For most applications, start with LSTM or GRU. LSTMs handle long-term dependencies better but have more parameters. GRUs are faster and often perform comparably.

Complete Implementation: Sentiment Classification

Let’s build a complete sentiment classifier for movie reviews. This example demonstrates the full pipeline from data to predictions.

import torch
import torch.nn as nn
import torch.optim as optim
from torch.utils.data import Dataset, DataLoader

class SentimentRNN(nn.Module):
    def __init__(self, vocab_size, embedding_dim, hidden_dim, output_dim, n_layers=2):
        super().__init__()
        self.embedding = nn.Embedding(vocab_size, embedding_dim)
        self.lstm = nn.LSTM(
            embedding_dim,
            hidden_dim,
            num_layers=n_layers,
            batch_first=True,
            dropout=0.3
        )
        self.fc = nn.Linear(hidden_dim, output_dim)
        self.dropout = nn.Dropout(0.3)
        
    def forward(self, text):
        # text: (batch, seq_len)
        embedded = self.dropout(self.embedding(text))
        # embedded: (batch, seq_len, embedding_dim)
        
        lstm_out, (hidden, cell) = self.lstm(embedded)
        # Use the final hidden state for classification
        # hidden: (n_layers, batch, hidden_dim)
        
        # Take the last layer's hidden state
        final_hidden = hidden[-1]  # (batch, hidden_dim)
        output = self.fc(self.dropout(final_hidden))
        return output

# Training function
def train_model(model, train_loader, criterion, optimizer, device):
    model.train()
    epoch_loss = 0
    
    for batch in train_loader:
        texts, labels = batch
        texts, labels = texts.to(device), labels.to(device)
        
        optimizer.zero_grad()
        predictions = model(texts)
        loss = criterion(predictions, labels)
        loss.backward()
        
        # Gradient clipping (important for RNNs!)
        torch.nn.utils.clip_grad_norm_(model.parameters(), max_norm=1.0)
        
        optimizer.step()
        epoch_loss += loss.item()
    
    return epoch_loss / len(train_loader)

# Initialize model
vocab_size = 10000
model = SentimentRNN(
    vocab_size=vocab_size,
    embedding_dim=100,
    hidden_dim=256,
    output_dim=2,  # Binary classification
    n_layers=2
)

device = torch.device('cuda' if torch.cuda.is_available() else 'cpu')
model = model.to(device)

criterion = nn.CrossEntropyLoss()
optimizer = optim.Adam(model.parameters(), lr=0.001)

# Training loop (assuming train_loader is defined)
# for epoch in range(10):
#     train_loss = train_model(model, train_loader, criterion, optimizer, device)
#     print(f'Epoch {epoch+1}, Loss: {train_loss:.4f}')

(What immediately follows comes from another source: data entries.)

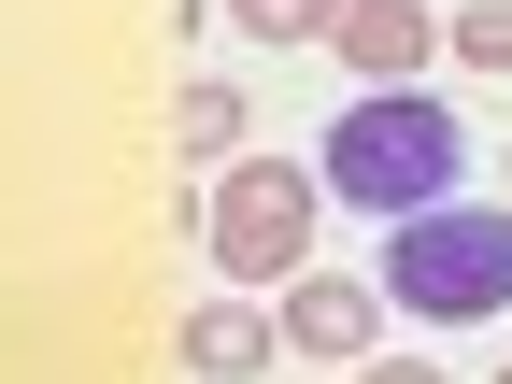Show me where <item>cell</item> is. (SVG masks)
Here are the masks:
<instances>
[{
    "label": "cell",
    "mask_w": 512,
    "mask_h": 384,
    "mask_svg": "<svg viewBox=\"0 0 512 384\" xmlns=\"http://www.w3.org/2000/svg\"><path fill=\"white\" fill-rule=\"evenodd\" d=\"M313 171H328L342 214L399 228V214H441V185L470 171V128L441 114L427 86H356V100L328 114V143H313Z\"/></svg>",
    "instance_id": "obj_1"
},
{
    "label": "cell",
    "mask_w": 512,
    "mask_h": 384,
    "mask_svg": "<svg viewBox=\"0 0 512 384\" xmlns=\"http://www.w3.org/2000/svg\"><path fill=\"white\" fill-rule=\"evenodd\" d=\"M370 285L427 313V328H484V313H512V214L484 200H441V214H399L370 256Z\"/></svg>",
    "instance_id": "obj_2"
},
{
    "label": "cell",
    "mask_w": 512,
    "mask_h": 384,
    "mask_svg": "<svg viewBox=\"0 0 512 384\" xmlns=\"http://www.w3.org/2000/svg\"><path fill=\"white\" fill-rule=\"evenodd\" d=\"M313 185H328L313 157H228L200 200H185V228H200V256L228 285H299L313 271V214H328Z\"/></svg>",
    "instance_id": "obj_3"
},
{
    "label": "cell",
    "mask_w": 512,
    "mask_h": 384,
    "mask_svg": "<svg viewBox=\"0 0 512 384\" xmlns=\"http://www.w3.org/2000/svg\"><path fill=\"white\" fill-rule=\"evenodd\" d=\"M271 313H285V356H328V370H370V356H384V313H399V299H384L370 271H299V285H285Z\"/></svg>",
    "instance_id": "obj_4"
},
{
    "label": "cell",
    "mask_w": 512,
    "mask_h": 384,
    "mask_svg": "<svg viewBox=\"0 0 512 384\" xmlns=\"http://www.w3.org/2000/svg\"><path fill=\"white\" fill-rule=\"evenodd\" d=\"M171 356L200 370V384H256V370L285 356V313H256V299H200V313H185V342H171Z\"/></svg>",
    "instance_id": "obj_5"
},
{
    "label": "cell",
    "mask_w": 512,
    "mask_h": 384,
    "mask_svg": "<svg viewBox=\"0 0 512 384\" xmlns=\"http://www.w3.org/2000/svg\"><path fill=\"white\" fill-rule=\"evenodd\" d=\"M328 57H342L356 86H413L427 72V0H356V15L328 29Z\"/></svg>",
    "instance_id": "obj_6"
},
{
    "label": "cell",
    "mask_w": 512,
    "mask_h": 384,
    "mask_svg": "<svg viewBox=\"0 0 512 384\" xmlns=\"http://www.w3.org/2000/svg\"><path fill=\"white\" fill-rule=\"evenodd\" d=\"M171 143L228 171V157H242V86H214V72H200V86H171Z\"/></svg>",
    "instance_id": "obj_7"
},
{
    "label": "cell",
    "mask_w": 512,
    "mask_h": 384,
    "mask_svg": "<svg viewBox=\"0 0 512 384\" xmlns=\"http://www.w3.org/2000/svg\"><path fill=\"white\" fill-rule=\"evenodd\" d=\"M342 15H356V0H228V29H242V43H328Z\"/></svg>",
    "instance_id": "obj_8"
},
{
    "label": "cell",
    "mask_w": 512,
    "mask_h": 384,
    "mask_svg": "<svg viewBox=\"0 0 512 384\" xmlns=\"http://www.w3.org/2000/svg\"><path fill=\"white\" fill-rule=\"evenodd\" d=\"M441 43H456V57H470V72H512V0H470V15H456V29H441Z\"/></svg>",
    "instance_id": "obj_9"
},
{
    "label": "cell",
    "mask_w": 512,
    "mask_h": 384,
    "mask_svg": "<svg viewBox=\"0 0 512 384\" xmlns=\"http://www.w3.org/2000/svg\"><path fill=\"white\" fill-rule=\"evenodd\" d=\"M356 384H441V356H370Z\"/></svg>",
    "instance_id": "obj_10"
},
{
    "label": "cell",
    "mask_w": 512,
    "mask_h": 384,
    "mask_svg": "<svg viewBox=\"0 0 512 384\" xmlns=\"http://www.w3.org/2000/svg\"><path fill=\"white\" fill-rule=\"evenodd\" d=\"M498 384H512V370H498Z\"/></svg>",
    "instance_id": "obj_11"
}]
</instances>
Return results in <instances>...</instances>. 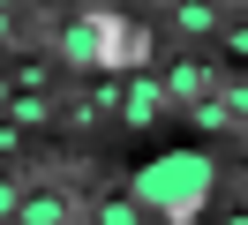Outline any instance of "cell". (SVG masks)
Returning a JSON list of instances; mask_svg holds the SVG:
<instances>
[{
	"label": "cell",
	"mask_w": 248,
	"mask_h": 225,
	"mask_svg": "<svg viewBox=\"0 0 248 225\" xmlns=\"http://www.w3.org/2000/svg\"><path fill=\"white\" fill-rule=\"evenodd\" d=\"M211 195H218V165H211V150L173 143V150H158V158H143V165H136V195H128V203H136L143 218L188 225L203 203H211Z\"/></svg>",
	"instance_id": "1"
},
{
	"label": "cell",
	"mask_w": 248,
	"mask_h": 225,
	"mask_svg": "<svg viewBox=\"0 0 248 225\" xmlns=\"http://www.w3.org/2000/svg\"><path fill=\"white\" fill-rule=\"evenodd\" d=\"M121 45H128L121 15H76V23H68V60H83V68H106Z\"/></svg>",
	"instance_id": "2"
},
{
	"label": "cell",
	"mask_w": 248,
	"mask_h": 225,
	"mask_svg": "<svg viewBox=\"0 0 248 225\" xmlns=\"http://www.w3.org/2000/svg\"><path fill=\"white\" fill-rule=\"evenodd\" d=\"M16 218L23 225H68V195H53V188H31L16 203Z\"/></svg>",
	"instance_id": "3"
},
{
	"label": "cell",
	"mask_w": 248,
	"mask_h": 225,
	"mask_svg": "<svg viewBox=\"0 0 248 225\" xmlns=\"http://www.w3.org/2000/svg\"><path fill=\"white\" fill-rule=\"evenodd\" d=\"M211 83H218L211 68H173V83H166V90H181V98H196V90H211Z\"/></svg>",
	"instance_id": "4"
},
{
	"label": "cell",
	"mask_w": 248,
	"mask_h": 225,
	"mask_svg": "<svg viewBox=\"0 0 248 225\" xmlns=\"http://www.w3.org/2000/svg\"><path fill=\"white\" fill-rule=\"evenodd\" d=\"M98 225H143V210L128 195H113V203H98Z\"/></svg>",
	"instance_id": "5"
},
{
	"label": "cell",
	"mask_w": 248,
	"mask_h": 225,
	"mask_svg": "<svg viewBox=\"0 0 248 225\" xmlns=\"http://www.w3.org/2000/svg\"><path fill=\"white\" fill-rule=\"evenodd\" d=\"M173 23H181L188 38H203V30H218V15H211V8H173Z\"/></svg>",
	"instance_id": "6"
},
{
	"label": "cell",
	"mask_w": 248,
	"mask_h": 225,
	"mask_svg": "<svg viewBox=\"0 0 248 225\" xmlns=\"http://www.w3.org/2000/svg\"><path fill=\"white\" fill-rule=\"evenodd\" d=\"M158 113V83H136L128 90V120H151Z\"/></svg>",
	"instance_id": "7"
},
{
	"label": "cell",
	"mask_w": 248,
	"mask_h": 225,
	"mask_svg": "<svg viewBox=\"0 0 248 225\" xmlns=\"http://www.w3.org/2000/svg\"><path fill=\"white\" fill-rule=\"evenodd\" d=\"M8 113H16V128H31V120H46V98H16Z\"/></svg>",
	"instance_id": "8"
},
{
	"label": "cell",
	"mask_w": 248,
	"mask_h": 225,
	"mask_svg": "<svg viewBox=\"0 0 248 225\" xmlns=\"http://www.w3.org/2000/svg\"><path fill=\"white\" fill-rule=\"evenodd\" d=\"M16 203H23V188H16L8 173H0V218H16Z\"/></svg>",
	"instance_id": "9"
}]
</instances>
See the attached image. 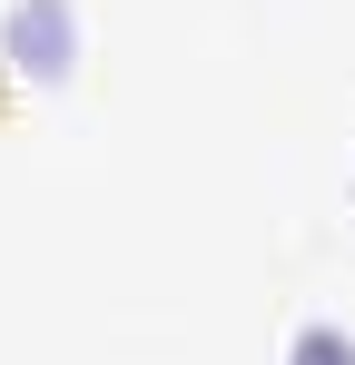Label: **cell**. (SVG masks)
I'll use <instances>...</instances> for the list:
<instances>
[{
    "label": "cell",
    "instance_id": "obj_1",
    "mask_svg": "<svg viewBox=\"0 0 355 365\" xmlns=\"http://www.w3.org/2000/svg\"><path fill=\"white\" fill-rule=\"evenodd\" d=\"M10 50H20V69L59 79V69H69V10H59V0H20V10H10Z\"/></svg>",
    "mask_w": 355,
    "mask_h": 365
},
{
    "label": "cell",
    "instance_id": "obj_2",
    "mask_svg": "<svg viewBox=\"0 0 355 365\" xmlns=\"http://www.w3.org/2000/svg\"><path fill=\"white\" fill-rule=\"evenodd\" d=\"M296 365H355V336H336V326H306V336H296Z\"/></svg>",
    "mask_w": 355,
    "mask_h": 365
}]
</instances>
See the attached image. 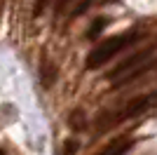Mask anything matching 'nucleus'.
I'll return each mask as SVG.
<instances>
[{
    "instance_id": "f257e3e1",
    "label": "nucleus",
    "mask_w": 157,
    "mask_h": 155,
    "mask_svg": "<svg viewBox=\"0 0 157 155\" xmlns=\"http://www.w3.org/2000/svg\"><path fill=\"white\" fill-rule=\"evenodd\" d=\"M136 40H141V33H120V35H113L108 38L105 42L96 47L94 52H89V57H87V68H101L103 64H108V59H113L115 54H120L122 50H127L129 45H134Z\"/></svg>"
},
{
    "instance_id": "f03ea898",
    "label": "nucleus",
    "mask_w": 157,
    "mask_h": 155,
    "mask_svg": "<svg viewBox=\"0 0 157 155\" xmlns=\"http://www.w3.org/2000/svg\"><path fill=\"white\" fill-rule=\"evenodd\" d=\"M150 59H155V47H145V50H141V52H134V54L127 57L122 64L115 66L113 73H108V80H110L115 87H120V85L124 82V78H129L131 73L138 71L141 66H145Z\"/></svg>"
},
{
    "instance_id": "7ed1b4c3",
    "label": "nucleus",
    "mask_w": 157,
    "mask_h": 155,
    "mask_svg": "<svg viewBox=\"0 0 157 155\" xmlns=\"http://www.w3.org/2000/svg\"><path fill=\"white\" fill-rule=\"evenodd\" d=\"M134 146V139L131 136H117V139H113L108 146H103V150L98 155H127Z\"/></svg>"
},
{
    "instance_id": "20e7f679",
    "label": "nucleus",
    "mask_w": 157,
    "mask_h": 155,
    "mask_svg": "<svg viewBox=\"0 0 157 155\" xmlns=\"http://www.w3.org/2000/svg\"><path fill=\"white\" fill-rule=\"evenodd\" d=\"M40 73H42V87H52L54 80H56V66L49 64L47 59H42V68H40Z\"/></svg>"
},
{
    "instance_id": "39448f33",
    "label": "nucleus",
    "mask_w": 157,
    "mask_h": 155,
    "mask_svg": "<svg viewBox=\"0 0 157 155\" xmlns=\"http://www.w3.org/2000/svg\"><path fill=\"white\" fill-rule=\"evenodd\" d=\"M105 24H108V21L101 19V17H98V19H94V24L87 28V38H92V40H94V38H98V35H101V31L105 28Z\"/></svg>"
},
{
    "instance_id": "423d86ee",
    "label": "nucleus",
    "mask_w": 157,
    "mask_h": 155,
    "mask_svg": "<svg viewBox=\"0 0 157 155\" xmlns=\"http://www.w3.org/2000/svg\"><path fill=\"white\" fill-rule=\"evenodd\" d=\"M92 5H94V0H82V2H80V5L73 10V17H80V14H85Z\"/></svg>"
},
{
    "instance_id": "0eeeda50",
    "label": "nucleus",
    "mask_w": 157,
    "mask_h": 155,
    "mask_svg": "<svg viewBox=\"0 0 157 155\" xmlns=\"http://www.w3.org/2000/svg\"><path fill=\"white\" fill-rule=\"evenodd\" d=\"M75 153H78V143H75V141H68L63 146V155H75Z\"/></svg>"
},
{
    "instance_id": "6e6552de",
    "label": "nucleus",
    "mask_w": 157,
    "mask_h": 155,
    "mask_svg": "<svg viewBox=\"0 0 157 155\" xmlns=\"http://www.w3.org/2000/svg\"><path fill=\"white\" fill-rule=\"evenodd\" d=\"M71 2H75V0H56V5H54V10H56V12H63L66 7L71 5Z\"/></svg>"
},
{
    "instance_id": "1a4fd4ad",
    "label": "nucleus",
    "mask_w": 157,
    "mask_h": 155,
    "mask_svg": "<svg viewBox=\"0 0 157 155\" xmlns=\"http://www.w3.org/2000/svg\"><path fill=\"white\" fill-rule=\"evenodd\" d=\"M71 125H75V127H82V113H80V110H75V115L71 117Z\"/></svg>"
},
{
    "instance_id": "9d476101",
    "label": "nucleus",
    "mask_w": 157,
    "mask_h": 155,
    "mask_svg": "<svg viewBox=\"0 0 157 155\" xmlns=\"http://www.w3.org/2000/svg\"><path fill=\"white\" fill-rule=\"evenodd\" d=\"M0 155H7V153H5V150H2V148H0Z\"/></svg>"
}]
</instances>
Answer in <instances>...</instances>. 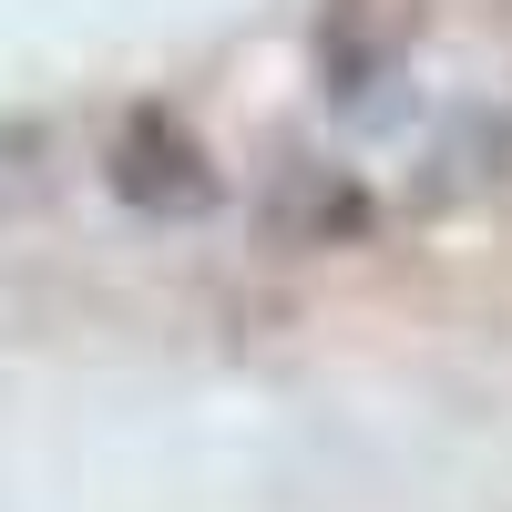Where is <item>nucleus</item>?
<instances>
[{"label": "nucleus", "mask_w": 512, "mask_h": 512, "mask_svg": "<svg viewBox=\"0 0 512 512\" xmlns=\"http://www.w3.org/2000/svg\"><path fill=\"white\" fill-rule=\"evenodd\" d=\"M103 185L134 205V216H205V205H216V164H205L185 113L134 103L113 123V144H103Z\"/></svg>", "instance_id": "obj_1"}, {"label": "nucleus", "mask_w": 512, "mask_h": 512, "mask_svg": "<svg viewBox=\"0 0 512 512\" xmlns=\"http://www.w3.org/2000/svg\"><path fill=\"white\" fill-rule=\"evenodd\" d=\"M267 226L287 246H349L369 226V195L338 175V164H287V175L267 185Z\"/></svg>", "instance_id": "obj_2"}]
</instances>
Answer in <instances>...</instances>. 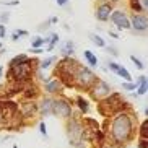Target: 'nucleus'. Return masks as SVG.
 Wrapping results in <instances>:
<instances>
[{
  "mask_svg": "<svg viewBox=\"0 0 148 148\" xmlns=\"http://www.w3.org/2000/svg\"><path fill=\"white\" fill-rule=\"evenodd\" d=\"M135 127H137V119H135L134 109H127L108 117L106 124V140L112 143L116 148L125 147L135 138Z\"/></svg>",
  "mask_w": 148,
  "mask_h": 148,
  "instance_id": "f257e3e1",
  "label": "nucleus"
},
{
  "mask_svg": "<svg viewBox=\"0 0 148 148\" xmlns=\"http://www.w3.org/2000/svg\"><path fill=\"white\" fill-rule=\"evenodd\" d=\"M38 70V60L28 57L25 62H20L16 65H8V77L13 80L16 85H28L33 78V75Z\"/></svg>",
  "mask_w": 148,
  "mask_h": 148,
  "instance_id": "f03ea898",
  "label": "nucleus"
},
{
  "mask_svg": "<svg viewBox=\"0 0 148 148\" xmlns=\"http://www.w3.org/2000/svg\"><path fill=\"white\" fill-rule=\"evenodd\" d=\"M98 112L103 116V117H111L114 114L121 112V111H127V109H132L130 103H127V101L122 99V96L119 93H111L109 96H106L104 99L98 101Z\"/></svg>",
  "mask_w": 148,
  "mask_h": 148,
  "instance_id": "7ed1b4c3",
  "label": "nucleus"
},
{
  "mask_svg": "<svg viewBox=\"0 0 148 148\" xmlns=\"http://www.w3.org/2000/svg\"><path fill=\"white\" fill-rule=\"evenodd\" d=\"M83 124L78 117H69L67 119V137L72 147L75 148H83L82 143H85L86 140L83 138Z\"/></svg>",
  "mask_w": 148,
  "mask_h": 148,
  "instance_id": "20e7f679",
  "label": "nucleus"
},
{
  "mask_svg": "<svg viewBox=\"0 0 148 148\" xmlns=\"http://www.w3.org/2000/svg\"><path fill=\"white\" fill-rule=\"evenodd\" d=\"M96 78L98 77L91 69L78 64V67H77L73 73V88H77V90H90V86L96 82Z\"/></svg>",
  "mask_w": 148,
  "mask_h": 148,
  "instance_id": "39448f33",
  "label": "nucleus"
},
{
  "mask_svg": "<svg viewBox=\"0 0 148 148\" xmlns=\"http://www.w3.org/2000/svg\"><path fill=\"white\" fill-rule=\"evenodd\" d=\"M72 103L67 98H54V104H52V116L60 119H69L72 117Z\"/></svg>",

Handling Variable-Length Sequences

Real-world data rarely comes in uniform lengths. PyTorch provides utilities to efficiently batch variable-length sequences:

from torch.nn.utils.rnn import pack_padded_sequence, pad_packed_sequence

class ImprovedSentimentRNN(nn.Module):
    def __init__(self, vocab_size, embedding_dim, hidden_dim, output_dim):
        super().__init__()
        self.embedding = nn.Embedding(vocab_size, embedding_dim, padding_idx=0)
        self.lstm = nn.LSTM(embedding_dim, hidden_dim, batch_first=True)
        self.fc = nn.Linear(hidden_dim, output_dim)
        
    def forward(self, text, text_lengths):
        # text: (batch, padded_seq_len)
        # text_lengths: (batch,) - actual length of each sequence
        
        embedded = self.embedding(text)
        
        # Pack the padded sequence
        packed_embedded = pack_padded_sequence(
            embedded, 
            text_lengths.cpu(), 
            batch_first=True, 
            enforce_sorted=False
        )
        
        # Pass through LSTM
        packed_output, (hidden, cell) = self.lstm(packed_embedded)
        
        # Unpack if you need the outputs
        # output, output_lengths = pad_packed_sequence(packed_output, batch_first=True)
        
        # Use final hidden state for classification
        output = self.fc(hidden[-1])
        return output

# Example usage
texts = torch.tensor([[1, 2, 3, 4, 0, 0], [5, 6, 0, 0, 0, 0]])  # Padded
lengths = torch.tensor([4, 2])  # Actual lengths

model = ImprovedSentimentRNN(vocab_size=100, embedding_dim=50, hidden_dim=128, output_dim=2)
output = model(texts, lengths)

Packing eliminates unnecessary computation on padding tokens, significantly speeding up training on datasets with variable-length sequences.

Best Practices and Common Pitfalls

Always clip gradients. RNNs are notorious for exploding gradients. Monitor gradient norms during training:

def train_with_monitoring(model, data_loader, optimizer, criterion):
    model.train()
    total_norm = 0
    
    for batch in data_loader:
        optimizer.zero_grad()
        outputs = model(batch['input'])
        loss = criterion(outputs, batch['target'])
        loss.backward()
        
        # Calculate gradient norm before clipping
        grad_norm = torch.nn.utils.clip_grad_norm_(model.parameters(), max_norm=1.0)
        total_norm += grad_norm.item()
        
        optimizer.step()
    
    avg_grad_norm = total_norm / len(data_loader)
    print(f"Average gradient norm: {avg_grad_norm:.4f}")

Use bidirectional RNNs for non-causal tasks. When you have access to the entire sequence (not generating text in real-time), bidirectional RNNs capture both past and future context:

lstm = nn.LSTM(
    input_size=100,
    hidden_size=128,
    num_layers=2,
    batch_first=True,
    bidirectional=True  # Output size doubles: 256
)

Initialize forget gate biases to 1 for LSTMs. This helps information flow in early training:

for name, param in lstm.named_parameters():
    if 'bias' in name:
        n = param.size(0)
        param.data[n//4:n//2].fill_(1.0)  # Forget gate biases

RNNs remain powerful tools for sequential data despite the rise of Transformers. They’re more memory-efficient for long sequences and perfectly adequate for many production applications. Master these fundamentals, and you’ll have a versatile tool for any sequential modeling task.